Is Medford, OR on the way? Depending on the day (sometimes my husband has our car to go to work) I could probably meet right off the I-5 and chip in $20 or so for gas!!!!!!!  I know it's not much to the $250...


----------



## boorue (Oct 22, 2010)

Medford would probably be on the way but I'm not 100%. I'm willing to pay the up front cost to get her out of there and saved


----------



## rms3402 (Dec 2, 2010)

I hope you guys can work this out!! I would LOVE to see her safe!!!!! She is just SO cute and seems so sweet. It would be amazing if you could get to her in time!


----------



## boorue (Oct 22, 2010)

So I just called the shelter about getting her and they told me she was adopted on Dec. 14th. I don't understand why she is on the website and it was she will be euthanized


----------



## LovesMyPups (Apr 18, 2010)

boorue said:


> Medford would probably be on the way but I'm not 100%. I'm willing to pay the up front cost to get her out of there and saved


Do you have a day picked out yet?


----------



## Adrienne (Apr 3, 2009)

boorue said:


> So I just called the shelter about getting her and they told me she was adopted on Dec. 14th. I don't understand why she is on the website and it was she will be euthanized


really??
I am confused


----------



## boorue (Oct 22, 2010)

Adrienne said:


> really??
> I am confused


I am very confused too 
I asked them about another one that was on there that said 5 days left and they said that she was there and I asked what you have to do to adopt and they said she is being spayed thursday and is going to an adoption event this weekend


----------



## Adrienne (Apr 3, 2009)

Weird... I am going to call them to find out whats up...


----------



## LovesMyPups (Apr 18, 2010)

How very strange... I hope it's true she has been adopted, but odd!


----------



## BellaLina's Mom (Mar 16, 2007)

Poor baby. I hope someone adopts her soon. Could you get in touch with a chihuahua rescue in the area to take her?


----------



## foggy (Oct 12, 2009)

Maybe they just haven't updated the site yet to say she was adopted?? Although it's been over a month so very slow of them... Hmm.. but it's possible they just didn't update it. That would be wonderful if she was adopted. I can't see why they'd say that on the phone if she wasn't..


----------



## Adrienne (Apr 3, 2009)

foggy said:


> Maybe they just haven't updated the site yet to say she was adopted?? Although it's been over a month so very slow of them... Hmm.. but it's possible they just didn't update it. That would be wonderful if she was adopted. I can't see why they'd say that on the phone if she wasn't..

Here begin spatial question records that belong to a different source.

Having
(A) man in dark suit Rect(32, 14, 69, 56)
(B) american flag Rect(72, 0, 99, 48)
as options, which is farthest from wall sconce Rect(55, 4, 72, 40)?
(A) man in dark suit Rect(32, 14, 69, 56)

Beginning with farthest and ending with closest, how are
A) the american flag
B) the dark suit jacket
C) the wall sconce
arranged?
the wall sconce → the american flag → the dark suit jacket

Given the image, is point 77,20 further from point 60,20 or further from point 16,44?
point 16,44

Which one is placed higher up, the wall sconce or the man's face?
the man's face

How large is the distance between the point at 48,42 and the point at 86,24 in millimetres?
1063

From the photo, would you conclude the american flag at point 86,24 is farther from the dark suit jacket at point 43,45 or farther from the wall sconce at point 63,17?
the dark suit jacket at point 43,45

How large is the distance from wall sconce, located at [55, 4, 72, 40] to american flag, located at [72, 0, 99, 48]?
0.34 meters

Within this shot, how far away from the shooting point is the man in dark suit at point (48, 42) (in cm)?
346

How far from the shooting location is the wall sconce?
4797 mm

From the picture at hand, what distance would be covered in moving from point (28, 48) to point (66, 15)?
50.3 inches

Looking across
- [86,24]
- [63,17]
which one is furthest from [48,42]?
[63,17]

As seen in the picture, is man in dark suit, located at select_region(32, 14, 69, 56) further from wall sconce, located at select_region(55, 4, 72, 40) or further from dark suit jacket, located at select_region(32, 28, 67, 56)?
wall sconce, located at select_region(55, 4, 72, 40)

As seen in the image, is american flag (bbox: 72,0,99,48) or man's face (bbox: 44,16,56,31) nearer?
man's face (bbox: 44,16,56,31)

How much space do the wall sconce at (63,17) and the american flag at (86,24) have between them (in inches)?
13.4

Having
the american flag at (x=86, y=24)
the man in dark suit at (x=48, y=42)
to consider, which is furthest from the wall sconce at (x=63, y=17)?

I agree with you.. maybe they are just so overwhelmed they can't keep up on the site.. BUt Atleast shes in a home


----------



## Milosmum (Dec 19, 2010)

Phew just read the thread thank goodness she's been adopted.


----------



## HollieC (Dec 29, 2009)

WTF?! Do they just kill them after a certain time in the shelter?! What the hell is wrong with those people!!!!!!


----------



## foggy (Oct 12, 2009)

HollieC said:


> WTF?! Do they just kill them after a certain time in the shelter?! What the hell is wrong with those people!!!!!!


Yes, that's how they do here in the states, unbelievable isn't it? Anywhere from 6 - 9 million cats and dogs are euthanized EVERY SINGLE YEAR here. It breaks my heart. We have a massive overpopulation of animals here because people are morons and don't spay and neuter and we also have massive overbreeding here with BYB's and puppy mills trying to make a buck. This is not to mention animals that are used for sports, like greyhound racing, and then put to sleep when they're not longer needed. It's absolutely disgusting.


----------



## Zippy (Dec 31, 2010)

HollieC said:


> WTF?! Do they just kill them after a certain time in the shelter?! What the hell is wrong with those people!!!!!!





foggy said:


> Yes, that's how they do here in the states, unbelievable isn't it?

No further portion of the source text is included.